A year or two ago some stores began forbidding their employees to say “Merry Christmas” lest it offend non-Christians. That led to a backlash by Christians toward those who would take Christ out of Christmas and transform it into a generic winter holiday.
While I do agree that that forbidding employees to say “Merry Christmas” is going ridiculously too far (that was one thing I hated about working in retail sales: everything from how you answered the phone to how you dealt with customers had to follow a prescribed script, though general conversation was also encouraged) and I do believe there is a general secularization of American society away from it Biblical roots, and I grieve that, on the other hand not every person who says “Happy Holidays” is a rabid politically correct anti-Christian.
Some might not mean anything amiss by it. I’ve said or written “Happy Holidays” for years. It started when I first began signing Christmas cards “Merry Christmas and a Happy New Year,” got weary halfway through, and changed to “Happy Holidays” or “Season’s Greetings.”
Some just might want to include the other holidays, like Hanukkah, celebrated this time of year in their well-wishing.

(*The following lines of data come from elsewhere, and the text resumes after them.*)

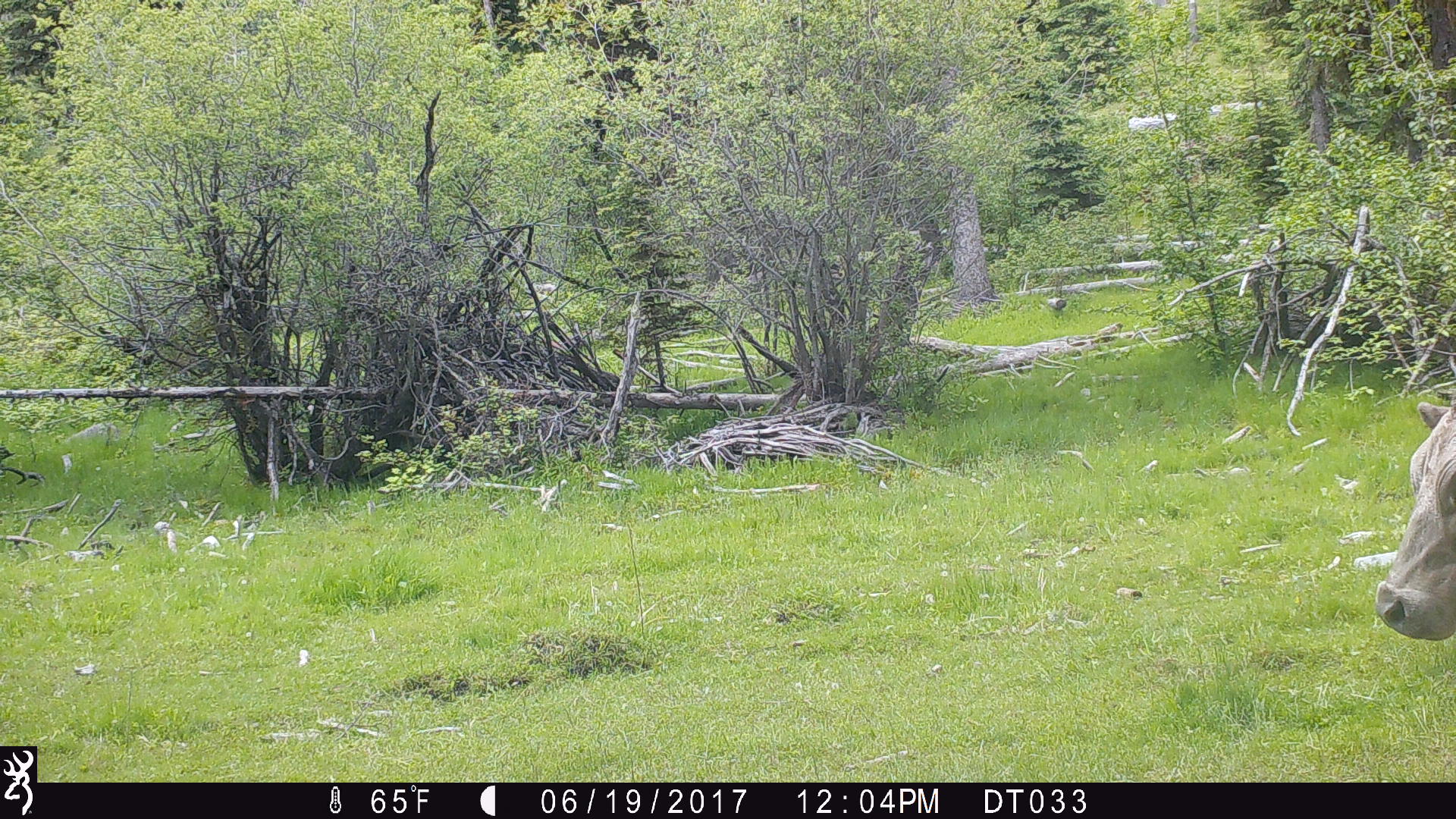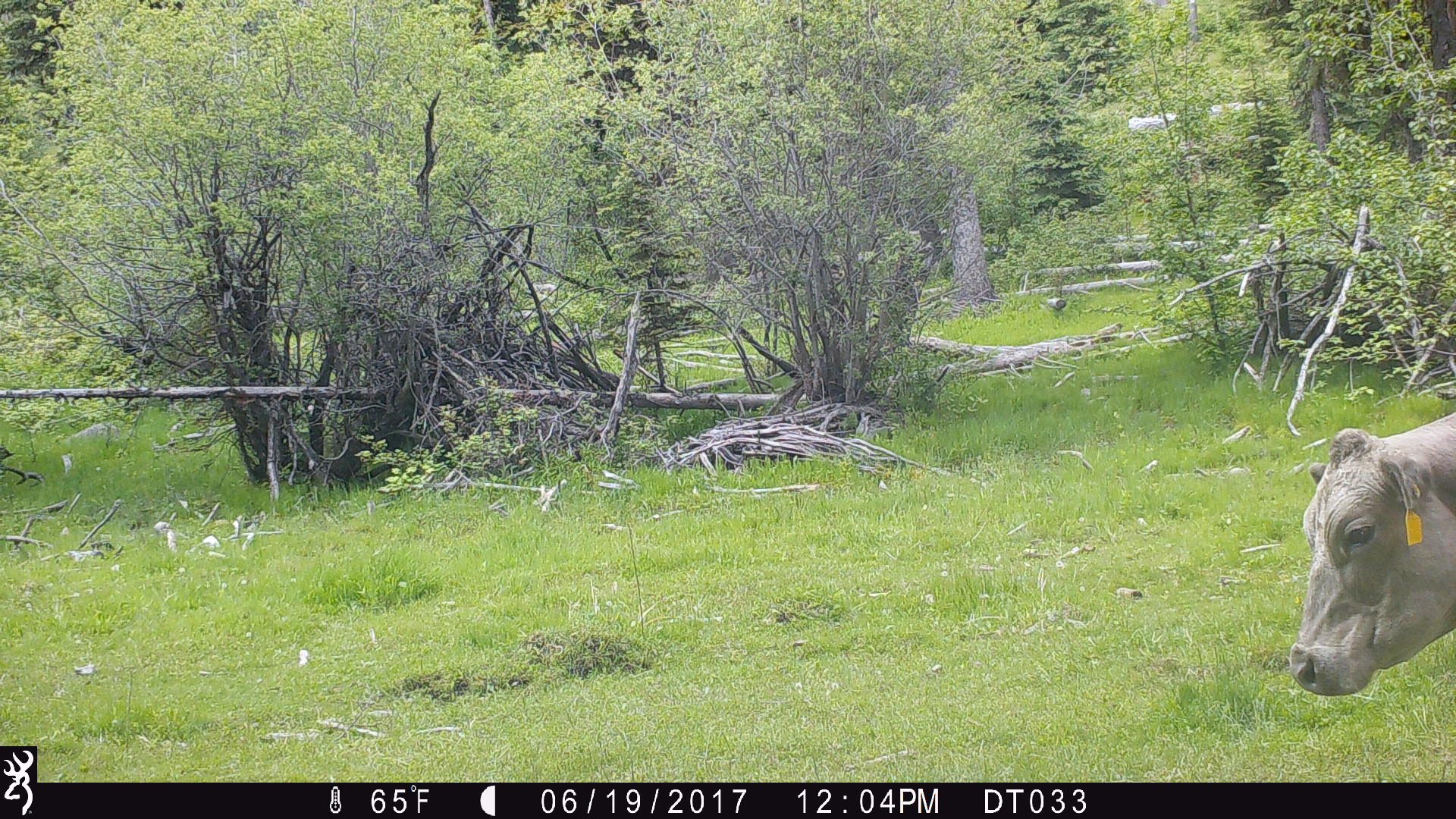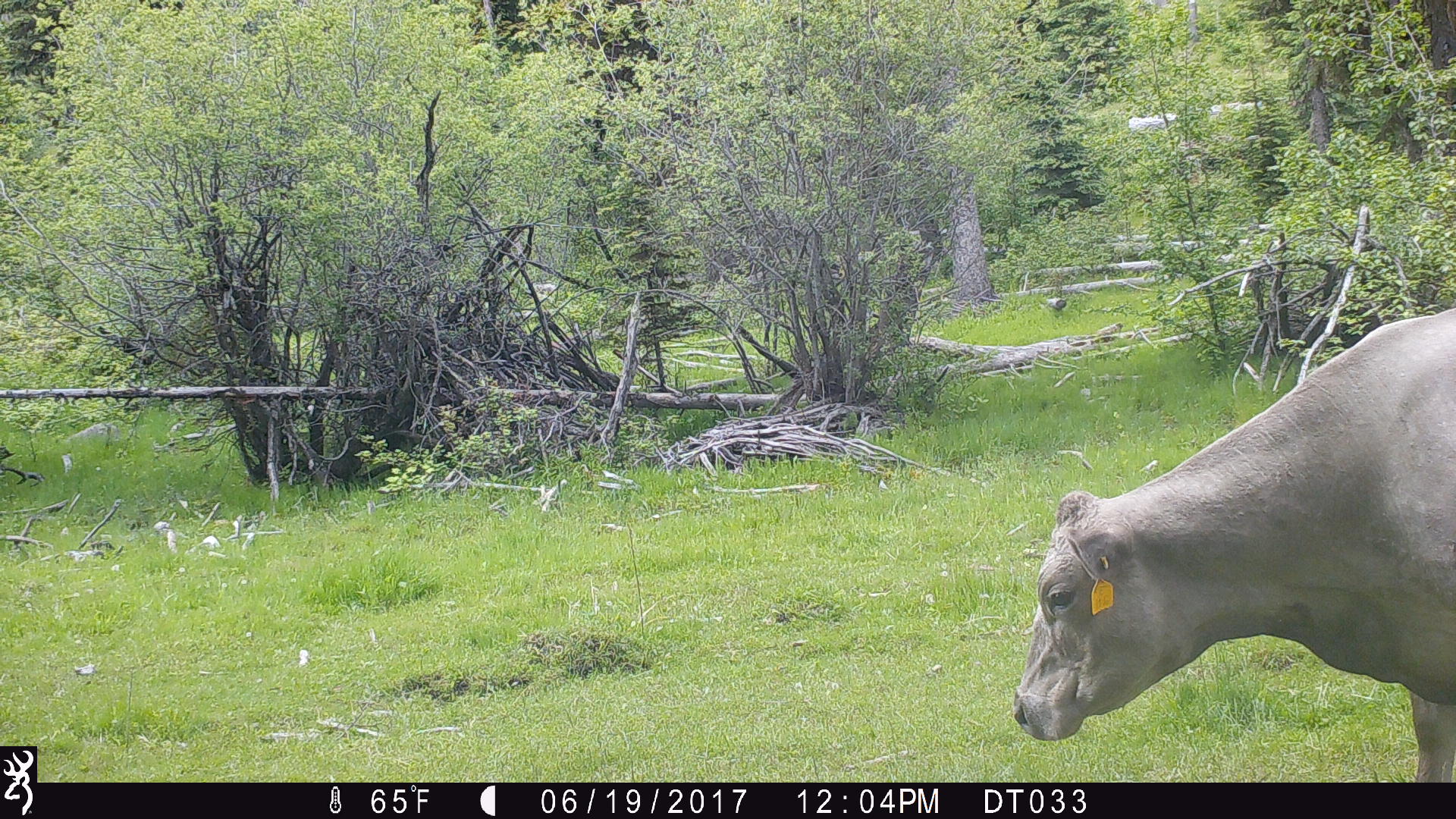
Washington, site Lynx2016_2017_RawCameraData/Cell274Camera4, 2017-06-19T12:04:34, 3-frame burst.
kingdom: Animalia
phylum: Chordata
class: Mammalia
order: Artiodactyla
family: Bovidae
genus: Bos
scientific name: Bos taurus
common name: domestic cattle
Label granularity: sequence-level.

And even if a “Happy Holiday” wisher is a rabid politically correct anti-Christian….what good does a snarky chip-on-the-shoulder response do? Unfortunately I have heard and read such responses this season. We need to remember to “Walk in wisdom toward them that are without, redeeming the time. Let your speech be always with grace, seasoned with salt, that ye may know how ye ought to answer every man” (Colossians 4:5). Salt — truth — yes, but with grace.